Can having more empathy help?
In an August 10 blog post, journalist Will Leitch disparaged ambivalence or schadenfreude for the unvaccinated, calling the scorn “self-righteous” and “nasty justice.”
“The idea that the unvaccinated sick somehow deserve an extra level of scorn, even that we should be refusing them medical care out of some sort of performative, cruel, make-them-learn-their-lesson exercise is monstrous and inhuman,” Leitch wrote.
The Centers for Disease Control and Prevention says that listening and using patience are more constructive ways of discussing the safety of vaccines with loved ones — and rather than trying to prove them wrong, helping them find a “right” reason to get vaccinated.
Unkind attitudes and claims of “karma” from the vaccinated aren’t helpful, either, experts say.
So what is helpful?
North Carolina State University professor Stacy Wood, who has studied COVID-19 vaccination promotion, has a few ideas. Wood recently explained in The Washington Post that meeting people where they are is key. In order to help change someone’s mind about the vaccine, you need to understand why they’re so opposed to it to begin with, Wood said. Integral to the conversation is refraining from assumptions about their beliefs or intelligence.
If a loved one’s vaccine refusal is tied to political ideologies, Wood says point them to people who share that political identity and have gotten vaccinated.

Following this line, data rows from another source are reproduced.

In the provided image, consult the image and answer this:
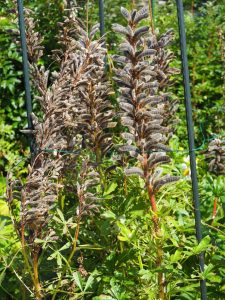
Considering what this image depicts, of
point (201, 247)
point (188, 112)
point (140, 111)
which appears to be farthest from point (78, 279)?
point (188, 112)

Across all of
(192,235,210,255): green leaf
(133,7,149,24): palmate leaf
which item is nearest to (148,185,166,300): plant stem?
(192,235,210,255): green leaf

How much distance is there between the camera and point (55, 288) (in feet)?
7.58

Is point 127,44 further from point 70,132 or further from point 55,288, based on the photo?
point 55,288

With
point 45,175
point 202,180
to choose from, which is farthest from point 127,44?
point 202,180

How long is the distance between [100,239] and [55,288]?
296mm

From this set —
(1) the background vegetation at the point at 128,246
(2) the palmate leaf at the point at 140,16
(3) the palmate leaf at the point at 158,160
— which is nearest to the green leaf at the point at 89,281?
(1) the background vegetation at the point at 128,246

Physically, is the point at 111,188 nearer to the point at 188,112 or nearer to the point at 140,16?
the point at 188,112

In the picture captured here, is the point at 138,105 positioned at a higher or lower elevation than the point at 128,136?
higher

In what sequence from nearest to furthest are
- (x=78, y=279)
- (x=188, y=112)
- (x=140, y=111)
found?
(x=140, y=111) → (x=78, y=279) → (x=188, y=112)

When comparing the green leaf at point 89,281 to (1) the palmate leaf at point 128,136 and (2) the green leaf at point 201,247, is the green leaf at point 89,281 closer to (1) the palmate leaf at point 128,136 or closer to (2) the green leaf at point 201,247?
(2) the green leaf at point 201,247

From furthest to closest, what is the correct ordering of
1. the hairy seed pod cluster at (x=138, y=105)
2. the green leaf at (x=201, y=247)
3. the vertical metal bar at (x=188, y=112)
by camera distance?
the vertical metal bar at (x=188, y=112) < the green leaf at (x=201, y=247) < the hairy seed pod cluster at (x=138, y=105)

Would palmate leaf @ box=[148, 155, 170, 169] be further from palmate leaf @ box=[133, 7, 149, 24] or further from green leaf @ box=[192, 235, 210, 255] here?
palmate leaf @ box=[133, 7, 149, 24]

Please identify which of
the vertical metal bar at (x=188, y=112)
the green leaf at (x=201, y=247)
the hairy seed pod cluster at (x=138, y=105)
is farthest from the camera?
the vertical metal bar at (x=188, y=112)

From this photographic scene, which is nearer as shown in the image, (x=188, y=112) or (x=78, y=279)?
(x=78, y=279)
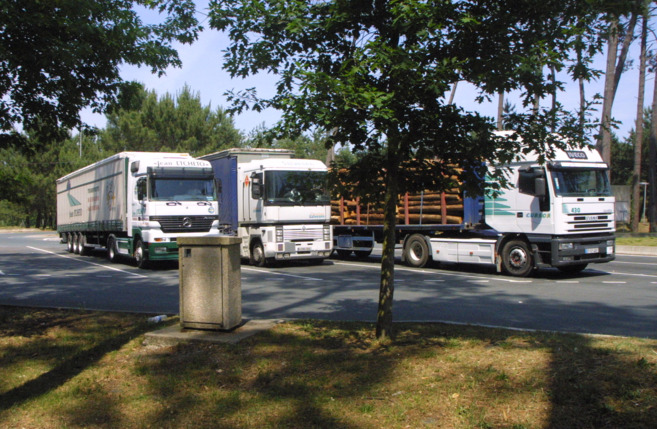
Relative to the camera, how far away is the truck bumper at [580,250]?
1403 centimetres

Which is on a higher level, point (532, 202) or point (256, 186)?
point (256, 186)

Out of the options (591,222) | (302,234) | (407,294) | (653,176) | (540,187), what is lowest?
(407,294)

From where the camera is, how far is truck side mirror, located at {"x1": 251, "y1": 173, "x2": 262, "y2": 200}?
17891mm

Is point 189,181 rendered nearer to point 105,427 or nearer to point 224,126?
point 105,427

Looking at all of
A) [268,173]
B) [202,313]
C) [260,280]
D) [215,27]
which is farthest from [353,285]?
[215,27]

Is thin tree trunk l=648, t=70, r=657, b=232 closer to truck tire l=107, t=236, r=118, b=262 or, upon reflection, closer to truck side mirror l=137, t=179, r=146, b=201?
truck side mirror l=137, t=179, r=146, b=201

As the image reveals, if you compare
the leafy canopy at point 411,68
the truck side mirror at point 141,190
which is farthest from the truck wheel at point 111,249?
the leafy canopy at point 411,68

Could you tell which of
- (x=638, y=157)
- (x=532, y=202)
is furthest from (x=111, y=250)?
(x=638, y=157)

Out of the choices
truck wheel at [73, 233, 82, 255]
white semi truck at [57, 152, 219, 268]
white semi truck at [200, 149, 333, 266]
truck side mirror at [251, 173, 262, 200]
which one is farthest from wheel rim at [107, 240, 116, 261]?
truck side mirror at [251, 173, 262, 200]

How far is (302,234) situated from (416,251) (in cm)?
340

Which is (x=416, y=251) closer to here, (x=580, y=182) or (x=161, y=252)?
(x=580, y=182)

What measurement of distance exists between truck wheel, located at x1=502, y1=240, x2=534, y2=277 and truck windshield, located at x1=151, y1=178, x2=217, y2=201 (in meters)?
8.78

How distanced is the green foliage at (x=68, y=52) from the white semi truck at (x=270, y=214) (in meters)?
7.70

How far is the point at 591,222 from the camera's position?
14492 millimetres
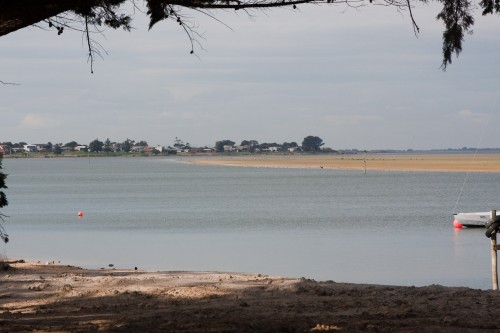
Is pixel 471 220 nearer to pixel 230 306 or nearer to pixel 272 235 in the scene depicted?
pixel 272 235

She recommends telling them, “Here’s someone you really respect… and they say you should do it.”
Experts recommend keeping discussions as mild as possible, while also approaching from a place of care and concern.
“You have to keep saying over and over again how much the person means to you,” said Wood.
But what about enraged vaccinated people?
Choire Sicha explained in her recent New York Magazine editorial that inquiry can be key for helping the vaccinated over current hurdles. Sicha asks: “What if it turns out that you’re just sad and you were never willing to admit it?”
When dealing with anger, psychological experts say to look below the surface at what you’re really feeling, known as “The Anger Iceberg.” Anger can often mask fear or be an attempt to exercise control when feeling out of control.
“I’m sorry, but it’s too late.”
Last month, one Alabama doctor explained the tragedy she’s seeing before COVID-19 deaths among the unvaccinated — especially younger people. In the now-viral Facebook post, Dr. Brytney Cobia, of Grandview Medical Center, explained:
“One of the last things they do before they’re intubated is beg me for the vaccine. I hold their hand and tell them that I’m sorry, but it’s too late. A few days later when I call time of death, I hug their family members and I tell them the best way to honor their loved one is to go get vaccinated and encourage everyone they know to do the same.”
Dr. Brytney Cobia via Facebook
Cobia said people often didn’t get vaccinated because they didn’t think they were susceptible, thought the virus was “just like the flu,” or thought it was a political hoax.
“But they were wrong,” said Cobia. “And they wish they could go back. But they can’t.”
Nationally, there have been more than 637,000 COVID-19 deaths since the start of the pandemic, New York Times’ COVID-19 tracker shows. More than 100,000 patients are in the hospital with COVID-19-related illness as of Monday.